» **EXERCISE**
Repeat the records in full and exactly, omitting pictures.

Saved entries
★ ★ ★ ★ ★

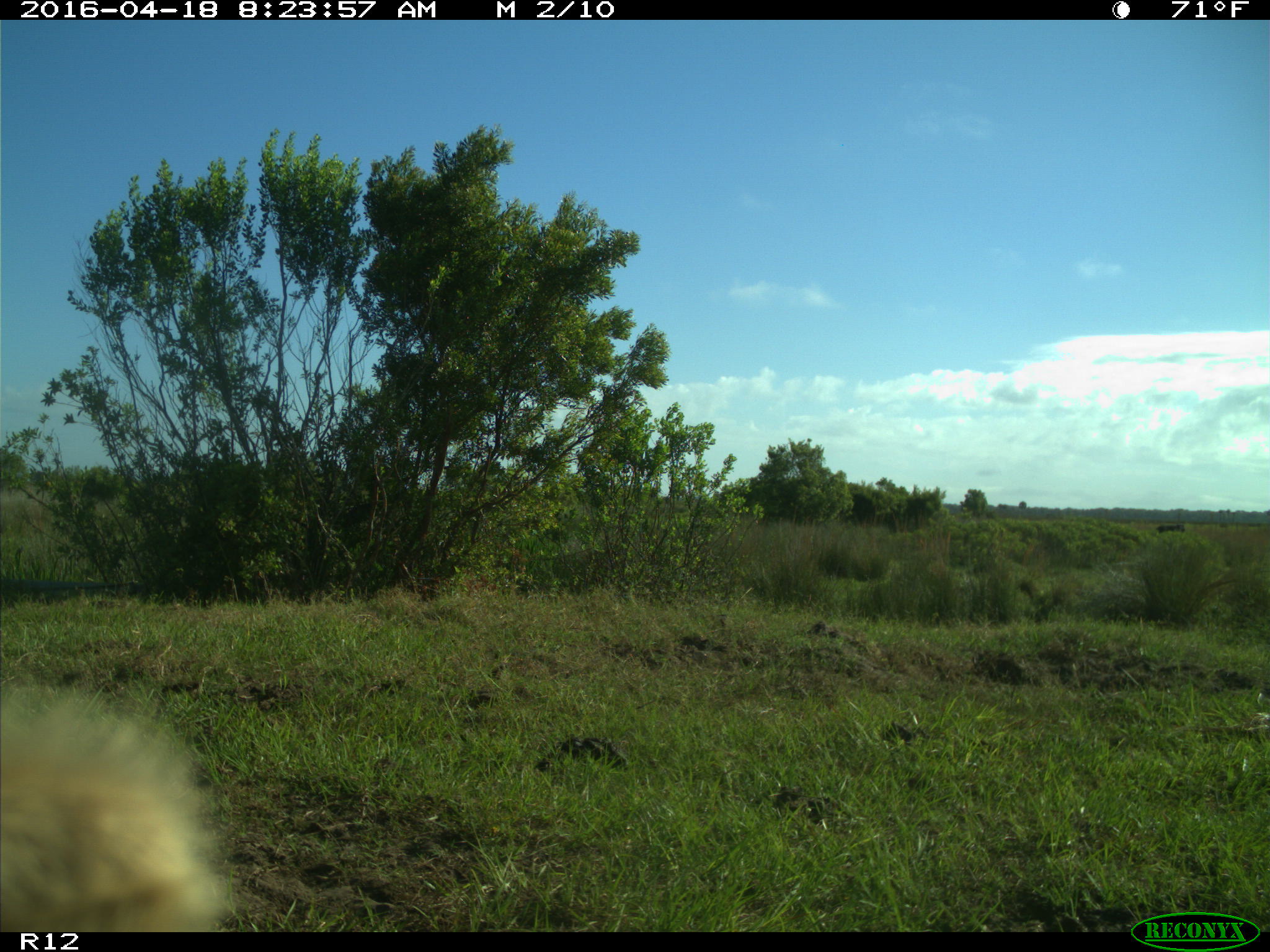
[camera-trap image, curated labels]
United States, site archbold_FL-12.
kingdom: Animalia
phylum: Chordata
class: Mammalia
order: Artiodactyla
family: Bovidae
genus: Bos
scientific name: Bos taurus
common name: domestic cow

★ ★ ★ ★ ★

» **ANSWER SECTION**
[camera-trap image, curated labels]
United States, site archbold_FL-12.
kingdom: Animalia
phylum: Chordata
class: Mammalia
order: Artiodactyla
family: Bovidae
genus: Bos
scientific name: Bos taurus
common name: domestic cow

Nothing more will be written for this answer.